Peter Stastny, M.D., associate professor at Albert Einstein College of Medicine, described a one-year project undertaken in New York City that trained nearly 6,000 people to create advance directives and to help others to do so. The trainers were provided with an extensive information package that included an advance directive form from the Bazelon Center for Mental Health Law that was modified in accord with New York statutes. The form does not invite a person to reject all treatment, Dr. Stastny noted, but to choose among treatments. Individuals were asked to make a list of treatments that had worked before. An important part of the process is choosing a proxy to ensure that providers abide by the directive.
Consumers with serious mental illness who were later interviewed reported feeling that it was an extraordinary responsibility to execute an advance directive and to define oneself as a responsible person in charge of one's treatment. Several consumers reported that choosing a proxy was an exercise that appealed to their imagination—finding "the right person" who would be a diplomatic and helpful advocate.

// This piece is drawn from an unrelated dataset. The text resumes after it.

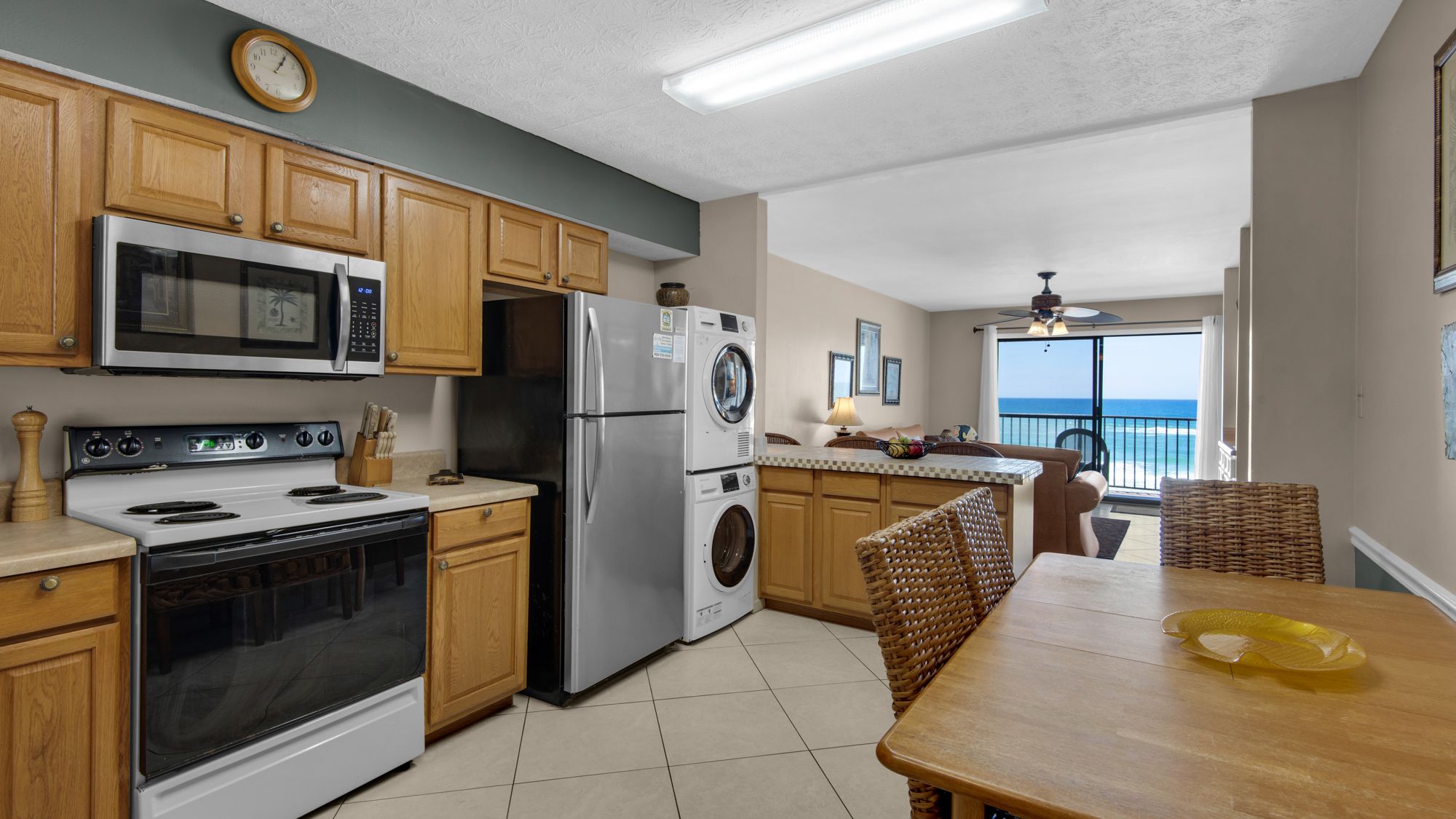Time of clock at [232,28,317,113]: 1:05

In addition, some consumers felt that thinking about their past experiences with the mental health system in order to make a list of treatments that worked helped them to view their relationship to the system in a new way and to consider the system's commitment to them.
Dr. Stastny noted that consumers who were simply given the materials and not provided with help by a trainer to create an advance directive had a low rate of completion. He urged audience members to consider the positive message that inviting a client to create an advance directive can convey and to become involved in the process. However, he cautioned that creation of a directive is voluntary and that clients should not be pushed.

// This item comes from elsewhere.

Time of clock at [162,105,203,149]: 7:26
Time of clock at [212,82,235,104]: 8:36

Jeffrey Swanson, Ph.D., associate professor at Duke University Medical Center, presented preliminary findings from an ongoing study in North Carolina, which has found that although many consumers expressed a desire for a psychiatric advance directive, very few actually had completed one. Many consumers reported not understanding what an advance directive is, which suggests a strong need for educational materials and program components.
Kim Hopper, Ph.D., of the Nathan Kline Institute for Psychiatric Research, provided additional practical advice. He strongly recommended use of an online depository for the directives, because crisis care personnel take the online form more seriously than a piece of paper. A possible "latent function" of an advance directive, he said, is to "set the patient up for another disappointment" if the directive is ignored. Therefore, organizations within a system should work together to help ensure compliance with advance directives.